People who take you seriously will:

  • Talk about the little things like they matter. They care about your favorite type of bagel and your favorite iced teas, instead of acting like it doesn't matter. Pay attention to the people you're hanging out with. Do they take the time to ask you what you like? 
  • Respectfully react to your problems. Bad childhood? Going to AA meetings? Going through a divorce? Instead of ignoring your problem or making fun of it, they'll respect your strength and be there to actually talk to you. You know, like a person. I really like when people are upfront with me and tell me things they're going through, because it shows they are strong enough to do so, but also that they trust me. It also makes me feel like I can tell them about my problems and they won't make me feel ashamed or awkward about it.

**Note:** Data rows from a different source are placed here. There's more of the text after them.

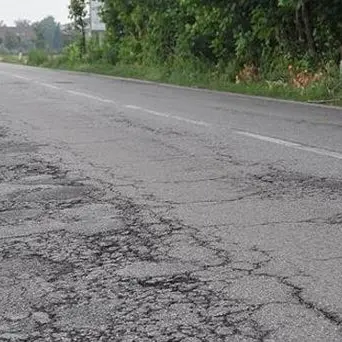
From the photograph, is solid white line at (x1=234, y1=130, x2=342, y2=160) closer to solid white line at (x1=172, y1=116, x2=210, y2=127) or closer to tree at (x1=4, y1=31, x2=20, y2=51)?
solid white line at (x1=172, y1=116, x2=210, y2=127)

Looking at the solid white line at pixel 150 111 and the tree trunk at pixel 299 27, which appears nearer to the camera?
the solid white line at pixel 150 111

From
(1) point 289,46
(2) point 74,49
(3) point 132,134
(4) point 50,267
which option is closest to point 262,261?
(4) point 50,267

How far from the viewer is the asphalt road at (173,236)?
3.15 m

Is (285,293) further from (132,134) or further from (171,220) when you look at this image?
(132,134)

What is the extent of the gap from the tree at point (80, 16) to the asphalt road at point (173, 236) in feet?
96.8

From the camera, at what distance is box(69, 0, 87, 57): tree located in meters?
37.7

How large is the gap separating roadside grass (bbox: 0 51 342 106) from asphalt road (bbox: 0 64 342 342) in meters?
5.44

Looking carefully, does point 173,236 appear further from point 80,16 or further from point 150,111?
point 80,16

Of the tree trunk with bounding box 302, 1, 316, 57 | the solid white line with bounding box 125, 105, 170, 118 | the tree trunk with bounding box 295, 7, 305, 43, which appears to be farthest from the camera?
the tree trunk with bounding box 295, 7, 305, 43

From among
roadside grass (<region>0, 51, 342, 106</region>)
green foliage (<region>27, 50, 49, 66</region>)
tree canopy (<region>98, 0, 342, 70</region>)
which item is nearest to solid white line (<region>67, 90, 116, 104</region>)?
roadside grass (<region>0, 51, 342, 106</region>)

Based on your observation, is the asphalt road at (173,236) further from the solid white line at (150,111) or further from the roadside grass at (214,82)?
the roadside grass at (214,82)

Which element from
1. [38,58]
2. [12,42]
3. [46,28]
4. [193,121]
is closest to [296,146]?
[193,121]

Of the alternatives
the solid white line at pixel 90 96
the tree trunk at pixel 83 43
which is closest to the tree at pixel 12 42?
the tree trunk at pixel 83 43

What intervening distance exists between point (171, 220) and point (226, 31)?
1633 cm
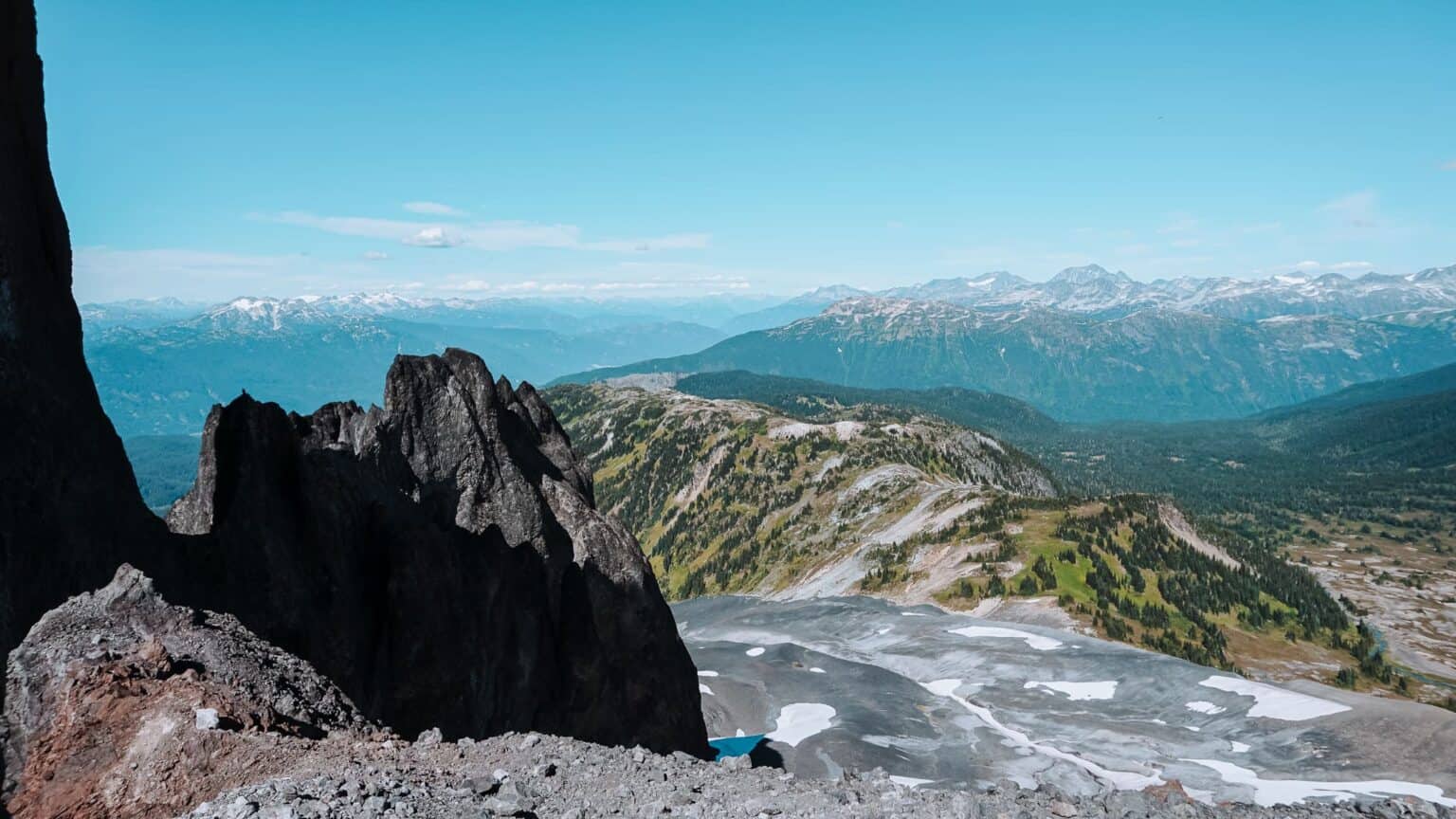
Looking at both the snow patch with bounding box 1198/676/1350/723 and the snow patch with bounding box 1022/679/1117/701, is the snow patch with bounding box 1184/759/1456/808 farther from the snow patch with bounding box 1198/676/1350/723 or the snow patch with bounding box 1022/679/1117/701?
the snow patch with bounding box 1022/679/1117/701

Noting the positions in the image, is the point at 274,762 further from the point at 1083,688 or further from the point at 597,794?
the point at 1083,688

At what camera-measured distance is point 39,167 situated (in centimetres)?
1911

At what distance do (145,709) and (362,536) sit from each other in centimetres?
1316

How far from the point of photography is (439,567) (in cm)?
2594

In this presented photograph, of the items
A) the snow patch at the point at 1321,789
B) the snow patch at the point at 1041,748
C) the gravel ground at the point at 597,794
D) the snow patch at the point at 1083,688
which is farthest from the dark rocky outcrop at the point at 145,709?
the snow patch at the point at 1083,688

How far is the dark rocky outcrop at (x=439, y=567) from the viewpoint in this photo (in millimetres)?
22078

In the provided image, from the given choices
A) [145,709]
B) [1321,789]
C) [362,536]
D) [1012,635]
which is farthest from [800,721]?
[145,709]

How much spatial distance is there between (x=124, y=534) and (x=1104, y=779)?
40.4 m

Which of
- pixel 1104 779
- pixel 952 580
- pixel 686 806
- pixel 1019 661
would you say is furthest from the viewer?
pixel 952 580

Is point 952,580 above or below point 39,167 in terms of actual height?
below

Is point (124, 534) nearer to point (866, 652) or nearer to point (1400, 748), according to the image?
point (1400, 748)

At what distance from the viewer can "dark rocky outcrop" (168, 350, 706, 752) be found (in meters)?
22.1

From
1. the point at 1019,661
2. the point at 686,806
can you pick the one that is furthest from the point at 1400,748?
the point at 686,806

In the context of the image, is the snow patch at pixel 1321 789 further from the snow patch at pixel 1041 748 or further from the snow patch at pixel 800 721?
the snow patch at pixel 800 721
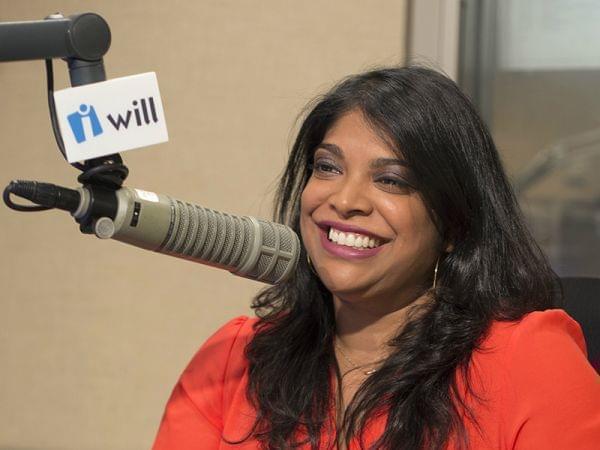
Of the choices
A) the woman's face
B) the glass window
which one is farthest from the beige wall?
the woman's face

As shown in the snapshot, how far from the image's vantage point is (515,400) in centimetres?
151

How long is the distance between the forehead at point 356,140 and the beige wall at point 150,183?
1190 mm

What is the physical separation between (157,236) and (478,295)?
720mm

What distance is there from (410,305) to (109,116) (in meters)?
0.83

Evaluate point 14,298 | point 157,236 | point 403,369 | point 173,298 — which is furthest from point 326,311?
point 14,298

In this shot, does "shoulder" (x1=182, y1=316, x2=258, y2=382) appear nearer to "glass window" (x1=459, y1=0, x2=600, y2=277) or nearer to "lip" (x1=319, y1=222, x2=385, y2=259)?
"lip" (x1=319, y1=222, x2=385, y2=259)

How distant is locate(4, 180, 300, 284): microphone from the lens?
1.04 m

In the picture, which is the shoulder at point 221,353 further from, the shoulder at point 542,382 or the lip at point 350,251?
the shoulder at point 542,382

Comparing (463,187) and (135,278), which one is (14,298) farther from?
(463,187)

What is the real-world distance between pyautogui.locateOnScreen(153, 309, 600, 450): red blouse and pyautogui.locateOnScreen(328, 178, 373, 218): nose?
11.3 inches

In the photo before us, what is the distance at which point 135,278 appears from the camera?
3000mm

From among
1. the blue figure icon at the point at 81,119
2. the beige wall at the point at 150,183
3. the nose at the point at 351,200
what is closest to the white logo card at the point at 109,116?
the blue figure icon at the point at 81,119

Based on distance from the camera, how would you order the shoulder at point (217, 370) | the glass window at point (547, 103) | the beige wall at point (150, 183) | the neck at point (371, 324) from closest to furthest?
the neck at point (371, 324), the shoulder at point (217, 370), the glass window at point (547, 103), the beige wall at point (150, 183)

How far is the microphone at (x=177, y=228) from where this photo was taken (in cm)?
104
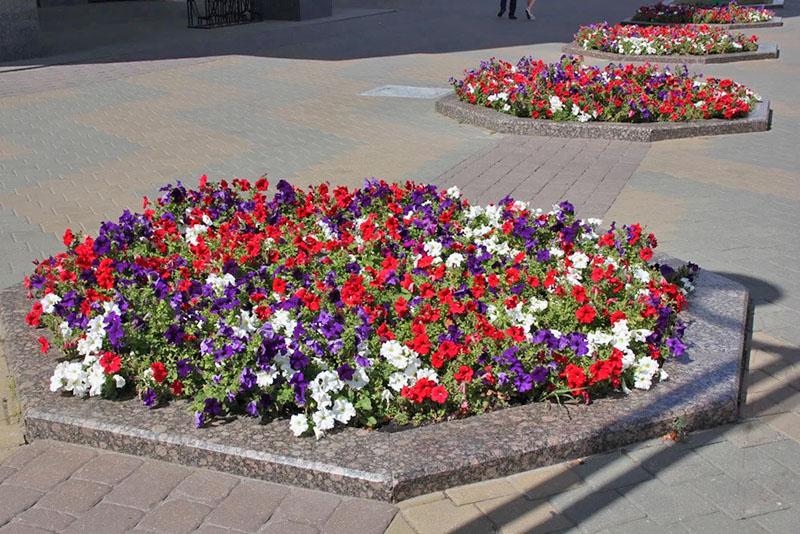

  • Stop using sarcasm and other negative tactics to communicate with you. This is actually something I noticed in high school. When people 'flirt,' they would just push each other around. Friends would greet each other with swear words and rude sarcasm constantly. I love sarcasm and all, but when it's the ONLY way you know how to communicate with others...that connection is not real. When I saw that most of my friends were communicating that way, I dropped a lot of them. I had dreams and opinions that I wanted to share, but it felt like I was being mimicked constantly for things I actually cared about.
  • They will remember things about you. When you talk to somebody, you're supposed to listen to them, so you slowly but surely pick up what they're passionate about, what they like, etc. People always act so shocked when I remember their name or their favorite songs or how old they are, when they can't even remember what hair color I have. You don't have to memorize a person, but it's respectful to have a general idea of who they are. It really makes me happy when someone knows I like something, so they ask me about it. Recently, here's what people have been asking me that proved they're listening: "Hey Maria, what do you think about all the drama going on on Youtube? Have you seen any previews for the new Assassins Creed game yet? There's this feminist thread I think you'd like. Disney is coming out with a new ride, what do you think?" That's the kind of stuff that makes life worth living! Find out what people like, relate to them, and talk! It's not that complicated. 
  • Stop making everything in the conversation about them. We all know people like that. You don't want to tell them anything about you or your life because you know they're not going to respond to it, they'll just turn it around and make it about them. No thank you. The only time they really want to know something from you is if it's an amazing story that they can tell everyone else, or if they're just plain nosy and want some juice on your life. 
  • They'll talk to you like a person. Not a gender, not a job position, not a number, or whatever else. This is my favorite thing in the whole wide world, I swear.